I propose changing these rules to be more in the style of Figure 4 from
Dunfield & Krishnaswami's ICFP'13 paper [http://arxiv.org/pdf/1306.6032v1
here]. The particular rule I'm interested in is DeclSub, paraphrased here:
{{{
G |-up e : s1
s1 <= s2
---------------
G |-down e : s2
}}}
(I'm not advocating other aspects of their approach, just the general idea
around this rule being the only transition between down and up.)
In GHC, mediating between "down" checking and "up" checking is done in an
ad-hoc manner, made even more difficult by the fact that it takes two
separate steps to pull off properly: we must first `deeplyInstantiate` the
"up" type that we get and then call `tcSubType` (or one of its variants).

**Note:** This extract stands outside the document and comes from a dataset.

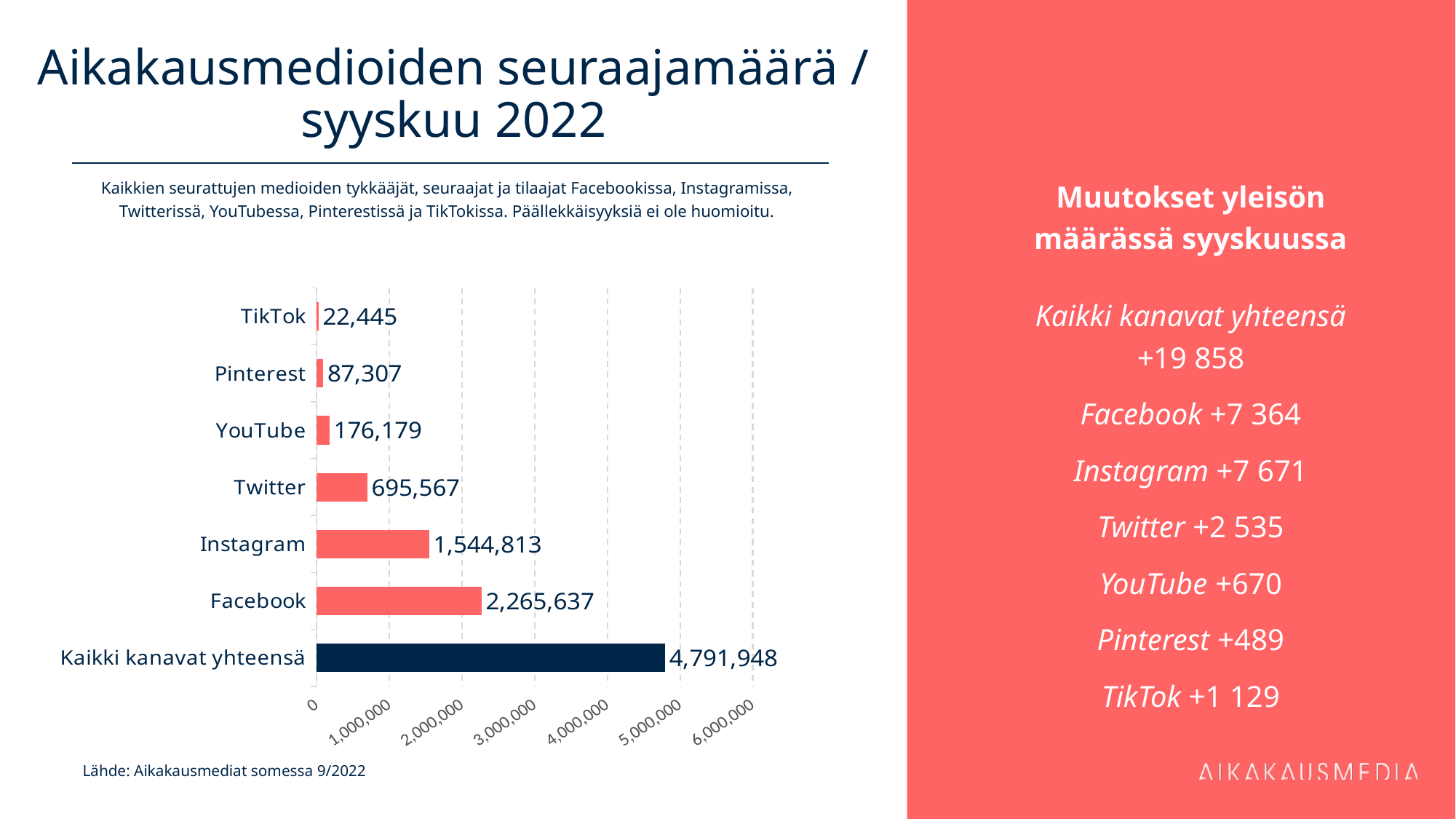
What is the value for TikTok? 22,445 What is the value for Facebook? 2,265,637 What is the difference between the values for Twitter and YouTube? 519,388 How many categories are shown in the chart? 7 What is the difference between the values for Facebook and Instagram? 720,824 What is the value for Instagram? 1,544,813 Which category has the highest value? Kaikki kanavat yhteensä What kind of chart is shown on the slide? Bar chart What is the value for Kaikki kanavat yhteensä? 4,791,948 Is the value for Facebook greater or less than 2,000,000? greater Which is larger, the value for Instagram or the value for Twitter? Instagram Which category has the lowest value? TikTok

And, because this has to be done for each "up" expression form (forms that
cannot use down-propagated type information), it's easy to miss a case. As
a case in point, consider the following code:
{{{
foo :: forall b. b -> (Int -> Int) -> b
foo = undefined
bar :: ((forall a. a -> a) -> Int) -> Int
bar = undefined
baz = bar (foo 3)
bum = bar (3 `foo`)
}}}
In 7.10.1, `baz` is accepted, while `bum` is not. This is because the code
for left-sections doesn't ever call `tcSubType` -- it uses `unifyType`.
While that one case is easy enough to fix, I advocate a redesign of
`tcExpr` to break it into two functions: one for "down" forms and one for
"up" forms. These would, of course, be mutually recursive in order so that
both can handle all expression forms. But these transitions could then be
policed more easily.
I don't actually think this would entail all that much work, and it would
structurally remove the possibility of bugs such as the one above.